I have spoken with divine forces of two kinds: the Hypercube, and the Angel.
They appeared in my entrapping castle with me, illuminating the chronic darkness of my undesired home. In their simple presence, I felt a wave of regret and sorrow.
“These are the ants I killed this week,” I admitted without meaning to say anything.
“Scout Flyeye “
“Tell us more,” said the Angel, “so that I may better understand the circumstances.”
When I struggled to find words for my feelings, the angel motioned to the hypercube. The hypercube grumbled but conceded. It sent a beam of blue light into my abdomen that filled me with extreme unexplained regret. When the beam dissipated, I swam in vague memories of regrettable things I’d done. Then the Angel sent a yellow beam into my face which seemed to pull words from within me that I didn’t know I had.
I confessed further:
“When I first arrived here, I noticed a couple ants were walking around. I just thought to myself, ‘let them live’. A couple of roommates to keep me company would do me good. But, more and more came, and they started eating the few oranges I had left, climbing in my notebooks, and eating my ex-mentor Theodore’s few remaining paintings which I use to remember him and get lost in in place of windows.”
“Finally, in a swell of sorrow and pitiful rage, I killed them all. There were 16. I would kiss my finger, saying ‘from me to you’, squishing the ant, turning my bloody finger back onto my lips kissing it again and whispering ‘from you to me’. It was the same little ritual an old friend of mine does when he sees a dead flower laying on concrete or when he reads a grave in a cemetery. It makes me feel better, I don't know what it does for the ants. I feel really bad about it. Who am I to say that I have in my life anything more meaningful than the lives of these little ants.”
The Hypercube cowered when the Angel cornered it against the stone. The Angel said, “Damn you, abstract being. Your abstractions allow you to accomplish amazing things, but they also reduce miracles into nickels and dimes in your ‘eyes’. You kill and you kill, without ever realizing what specifically you are killing, or what this particular world means to people. I would banish you from here, but I am afraid you might do more harm from outside than within. So, what do I do with you?”
The angel raised his sword. Frantically, the whimpering hypercube sent small beams of blue in all directions. A beam struck me in the shoulder and I immediately had more vague memories injected into my mind. I couldn’t help but squawk and burp. The angel turned to me and sent his yellow ray into my face. It was blinding, and it again pulled more words from me.
Without meaning to, I uttered the words:
“Great Angel, I beg of you, combine all inconsistencies. Place us on the proper track.”
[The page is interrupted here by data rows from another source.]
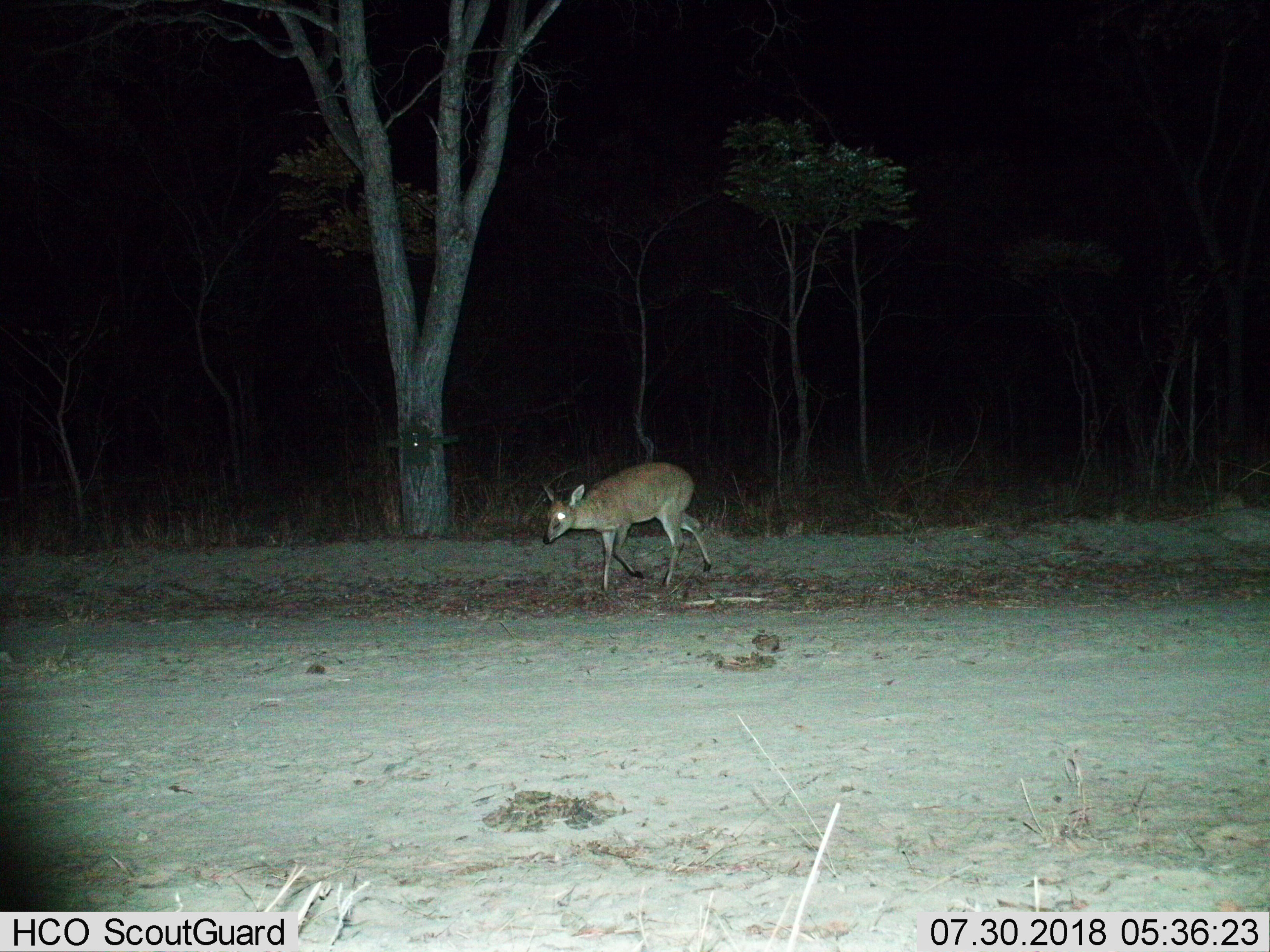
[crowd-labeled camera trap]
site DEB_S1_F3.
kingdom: Animalia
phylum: Chordata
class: Mammalia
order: Artiodactyla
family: Bovidae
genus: Sylvicapra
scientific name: Sylvicapra grimmia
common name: common duiker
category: duikercommongrey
Duikercommongrey (common duiker) (Sylvicapra grimmia), count 1. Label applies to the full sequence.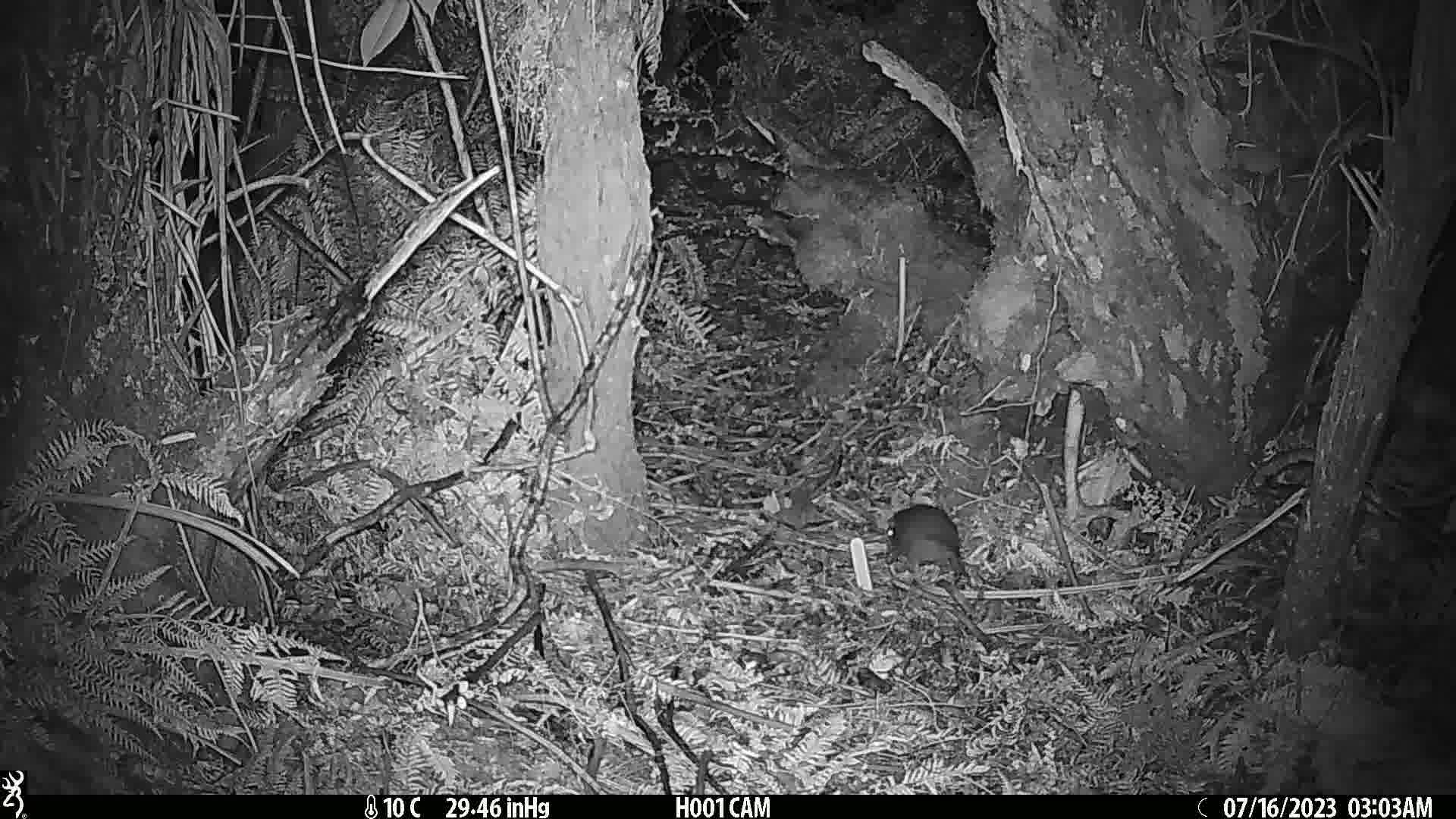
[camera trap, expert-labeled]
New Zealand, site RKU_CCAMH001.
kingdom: Animalia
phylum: Chordata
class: Mammalia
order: Rodentia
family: Muridae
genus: Rattus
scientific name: Rattus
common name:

“Are you certain of what you ask?” asked the angel. “And are you aware of the implications?”
“Yes,” I said.
The angel took a deep breath in… As he breathed deeper and more deeply, he stole the air from my chest. The dim light in my castle faded into complete darkness. My sense of hearing muffled into silence.
Death was upon my shoulders, I could feel death's hand. I asked him, “What is now, and what next?”
He responded regrettably that he was unsure. “I don't like how this feels.” We had a long conversation after which he told me, “I feel unsure, I believe it's your time to go back. Goodbye Dernberger. I’ll see you again when your time is right and I am ready to listen to you. ”
I began to dream of fractals and visions of thousands of people running in giant spirals towards a glowing center point.
Then I woke up atop a mountain overlooking UMass, Mount Pollux. I sat cross-legged in the center of a 21st century, technology-enhanced version of Stonehenge. Across from me sat my dearest mentor, Theodore, the man who appointed me as Tender to The Grand Conveyor, and whose castle trap I was surreal-warped into. He appeared healthier than I had ever seen him. Blue electricity was flowing from a square cloud the sky, directly into his skull. I realized that electricity was flowing into me as well.
Eight trombone players emerged, one from behind each of the Stonehenge stones. They played a canon which stopped the lightning flow and awoke my mentor.
He looked to me as though the moment was perfectly expected.
“Hello, Dernberger, it is good to see you. I wonder, how has the grand conveyor been treating you?” he asked.
I told him, “It has not always led me on an easy path, but I feel strangely like the difficulties will soon coagulate into something magnificent.”
“I think you are right, my friend,” Theodore said to me, “Today is a day of otherworldly novelty. Great things are in store for us.”
“I’m not sure why, but I feel as though I needn’t say anything to you, and still, you understand that I understand that you understand.”
“I feel similarly,” Theodore said.
And at that point, without speaking any longer, we both rose to our feet and walked in a direction I cannot yet reveal. All I will say publicly, now, is that things will be coming together soon.